コロナウィルス後は現金が余る状態になり、ビットコインへの投資も増えそうである。
コロナ後のビットコインの動きを予想
コロナウィルス後のビットコインの展望は不確定だが、ビットコインを含む暗号資産(仮想通貨)全体の存在感が高まるのではないか。
年初来のビットコインの値動きは、金などの安定資産に歩調を合わせる時もあれば、株式などのリスク資産とともに暴落したりもした。
さまざまに語られることが多いビットコインについて、気が早い話だが、コロナ後のビットコインや暗号資産(仮想通貨)の変化について考えてみたい。
現在は、コロナウィルスの被害による不況が到来しており、米国でも二度も緊急利下げが行われた。
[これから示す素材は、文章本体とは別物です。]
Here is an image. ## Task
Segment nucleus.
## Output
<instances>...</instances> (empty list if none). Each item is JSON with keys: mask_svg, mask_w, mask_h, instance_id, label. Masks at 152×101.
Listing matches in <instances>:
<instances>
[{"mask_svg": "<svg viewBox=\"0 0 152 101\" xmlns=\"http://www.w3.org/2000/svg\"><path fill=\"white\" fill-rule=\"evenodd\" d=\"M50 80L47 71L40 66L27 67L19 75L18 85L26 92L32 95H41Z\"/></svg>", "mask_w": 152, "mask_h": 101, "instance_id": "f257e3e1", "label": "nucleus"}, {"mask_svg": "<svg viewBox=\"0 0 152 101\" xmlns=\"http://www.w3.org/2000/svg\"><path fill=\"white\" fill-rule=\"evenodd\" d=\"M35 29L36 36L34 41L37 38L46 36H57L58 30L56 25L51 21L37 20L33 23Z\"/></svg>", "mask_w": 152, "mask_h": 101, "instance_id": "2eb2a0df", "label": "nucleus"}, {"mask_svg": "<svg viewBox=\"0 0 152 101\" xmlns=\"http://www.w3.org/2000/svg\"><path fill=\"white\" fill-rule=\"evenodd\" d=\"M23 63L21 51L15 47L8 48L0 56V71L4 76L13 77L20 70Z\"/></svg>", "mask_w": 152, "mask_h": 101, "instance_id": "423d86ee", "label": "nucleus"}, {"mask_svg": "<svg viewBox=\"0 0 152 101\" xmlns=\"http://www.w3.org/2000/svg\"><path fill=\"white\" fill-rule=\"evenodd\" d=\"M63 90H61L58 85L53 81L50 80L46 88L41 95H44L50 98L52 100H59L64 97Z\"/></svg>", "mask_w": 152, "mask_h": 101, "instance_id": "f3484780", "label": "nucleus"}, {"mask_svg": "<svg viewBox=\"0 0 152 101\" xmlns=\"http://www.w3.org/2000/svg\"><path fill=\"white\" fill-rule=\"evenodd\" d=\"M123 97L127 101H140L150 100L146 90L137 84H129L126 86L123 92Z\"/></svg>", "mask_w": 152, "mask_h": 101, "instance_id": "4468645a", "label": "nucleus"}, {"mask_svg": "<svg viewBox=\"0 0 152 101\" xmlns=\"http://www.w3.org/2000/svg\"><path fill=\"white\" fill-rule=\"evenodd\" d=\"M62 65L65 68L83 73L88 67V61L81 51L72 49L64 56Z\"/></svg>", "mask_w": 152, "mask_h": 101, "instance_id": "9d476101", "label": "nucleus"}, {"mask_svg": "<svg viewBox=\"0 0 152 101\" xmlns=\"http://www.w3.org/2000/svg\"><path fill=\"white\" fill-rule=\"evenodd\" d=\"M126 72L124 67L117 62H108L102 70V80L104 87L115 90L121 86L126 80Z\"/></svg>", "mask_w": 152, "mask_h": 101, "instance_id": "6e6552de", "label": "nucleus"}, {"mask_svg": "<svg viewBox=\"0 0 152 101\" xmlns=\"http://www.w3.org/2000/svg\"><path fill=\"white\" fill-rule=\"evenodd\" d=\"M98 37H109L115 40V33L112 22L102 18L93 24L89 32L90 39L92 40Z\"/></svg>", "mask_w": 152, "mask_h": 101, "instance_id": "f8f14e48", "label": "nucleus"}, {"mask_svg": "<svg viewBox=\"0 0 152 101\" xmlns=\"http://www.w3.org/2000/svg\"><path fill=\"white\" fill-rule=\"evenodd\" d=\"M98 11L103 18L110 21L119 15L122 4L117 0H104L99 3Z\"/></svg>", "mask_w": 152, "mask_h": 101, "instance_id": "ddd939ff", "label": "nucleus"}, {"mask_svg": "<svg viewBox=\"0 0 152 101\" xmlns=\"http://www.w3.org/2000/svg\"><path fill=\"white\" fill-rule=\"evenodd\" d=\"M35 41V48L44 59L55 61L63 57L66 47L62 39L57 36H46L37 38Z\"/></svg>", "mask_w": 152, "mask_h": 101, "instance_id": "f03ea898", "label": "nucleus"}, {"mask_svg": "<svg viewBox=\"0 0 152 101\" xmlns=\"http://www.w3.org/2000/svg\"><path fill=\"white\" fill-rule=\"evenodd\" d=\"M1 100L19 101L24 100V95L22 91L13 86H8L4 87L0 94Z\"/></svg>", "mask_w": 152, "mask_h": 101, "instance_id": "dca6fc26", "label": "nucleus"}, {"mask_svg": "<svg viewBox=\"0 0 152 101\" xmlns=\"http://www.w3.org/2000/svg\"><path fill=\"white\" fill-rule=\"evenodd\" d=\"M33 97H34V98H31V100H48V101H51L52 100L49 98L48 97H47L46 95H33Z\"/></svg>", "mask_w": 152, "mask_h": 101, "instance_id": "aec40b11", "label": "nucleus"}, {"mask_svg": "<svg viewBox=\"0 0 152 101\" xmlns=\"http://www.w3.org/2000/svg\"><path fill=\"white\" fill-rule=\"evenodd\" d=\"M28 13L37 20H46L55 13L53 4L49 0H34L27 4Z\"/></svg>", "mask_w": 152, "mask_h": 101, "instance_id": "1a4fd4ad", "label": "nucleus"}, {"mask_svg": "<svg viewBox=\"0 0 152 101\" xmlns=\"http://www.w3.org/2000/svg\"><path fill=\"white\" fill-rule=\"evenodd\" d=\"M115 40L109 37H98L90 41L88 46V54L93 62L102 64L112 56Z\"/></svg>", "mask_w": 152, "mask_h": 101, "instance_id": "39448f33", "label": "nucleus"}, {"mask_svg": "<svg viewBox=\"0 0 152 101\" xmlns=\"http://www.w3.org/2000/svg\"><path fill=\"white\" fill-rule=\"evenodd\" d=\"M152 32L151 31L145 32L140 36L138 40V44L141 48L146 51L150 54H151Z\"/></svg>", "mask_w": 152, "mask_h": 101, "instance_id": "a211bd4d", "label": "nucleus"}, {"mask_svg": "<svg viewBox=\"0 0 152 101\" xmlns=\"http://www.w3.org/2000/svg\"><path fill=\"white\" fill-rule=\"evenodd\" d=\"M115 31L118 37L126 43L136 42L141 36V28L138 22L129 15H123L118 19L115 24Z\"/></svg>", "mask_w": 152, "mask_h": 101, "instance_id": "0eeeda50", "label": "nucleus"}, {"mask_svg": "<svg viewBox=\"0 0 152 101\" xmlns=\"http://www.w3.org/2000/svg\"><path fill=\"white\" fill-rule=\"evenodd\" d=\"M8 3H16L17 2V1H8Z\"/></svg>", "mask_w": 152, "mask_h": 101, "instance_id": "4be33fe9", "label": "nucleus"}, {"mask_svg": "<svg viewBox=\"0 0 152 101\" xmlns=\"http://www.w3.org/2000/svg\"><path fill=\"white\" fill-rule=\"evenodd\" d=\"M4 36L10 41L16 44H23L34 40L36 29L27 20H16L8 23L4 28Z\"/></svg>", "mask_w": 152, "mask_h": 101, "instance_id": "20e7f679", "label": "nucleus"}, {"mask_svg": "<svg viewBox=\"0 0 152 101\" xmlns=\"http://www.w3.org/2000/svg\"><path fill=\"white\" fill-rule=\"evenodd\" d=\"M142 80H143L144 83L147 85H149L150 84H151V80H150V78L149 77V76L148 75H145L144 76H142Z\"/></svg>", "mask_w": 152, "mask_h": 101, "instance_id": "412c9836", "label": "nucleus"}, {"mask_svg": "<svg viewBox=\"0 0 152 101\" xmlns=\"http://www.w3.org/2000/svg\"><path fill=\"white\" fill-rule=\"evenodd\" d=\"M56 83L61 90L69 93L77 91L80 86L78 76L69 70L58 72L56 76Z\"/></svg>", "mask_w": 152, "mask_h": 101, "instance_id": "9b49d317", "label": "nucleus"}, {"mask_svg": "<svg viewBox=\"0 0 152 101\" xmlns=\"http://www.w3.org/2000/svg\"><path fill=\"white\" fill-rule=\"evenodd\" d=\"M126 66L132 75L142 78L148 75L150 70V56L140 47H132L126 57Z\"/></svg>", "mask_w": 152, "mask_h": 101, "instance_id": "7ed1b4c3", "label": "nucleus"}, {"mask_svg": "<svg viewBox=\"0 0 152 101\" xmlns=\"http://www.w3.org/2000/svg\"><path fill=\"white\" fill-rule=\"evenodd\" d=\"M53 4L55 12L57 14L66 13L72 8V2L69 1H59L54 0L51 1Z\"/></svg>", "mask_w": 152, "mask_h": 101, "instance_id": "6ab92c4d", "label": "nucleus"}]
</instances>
不況時に現金が重視されるのは、機関投資家でも個人の投資家でも同じであり、今回のパニックでは金までもが売られて現金化されるという事態を招いた。
そうして、市場には貨幣が潤沢にある状態である。
いずれ経済が落ち着きを取り戻した時、その資金は何に向かうだろうか?
有力企業の株式の買い戻し、原油の買い戻しが起こるのは容易に想像できるが、ビットコインについてはどうであろうか?
ここでヒントになるのは、ビットコインのシステムの進化である。
今回の混乱を経験して、その分、ビットコインの評価は成熟しつつある。
ビットコイン先物などのデリバティヴ市場も機能してきているので、ビットコインをポートフォリオに加えることを検討しているという有力なファンドマネージャーは増えつつあるのだ。
危機における逃避先となるには、取引するプレーヤーが多様にならなければならないが、確実にビットコインはその方向に進んでいる。
現時点で未来が約束されているわけではないが、金とも株式とも異なることも、ポートフォリオに加えることができるビットコインの存在意義を示している。
コロナ後の暗号資産(仮想通貨)業界の進化は加速するのではないか。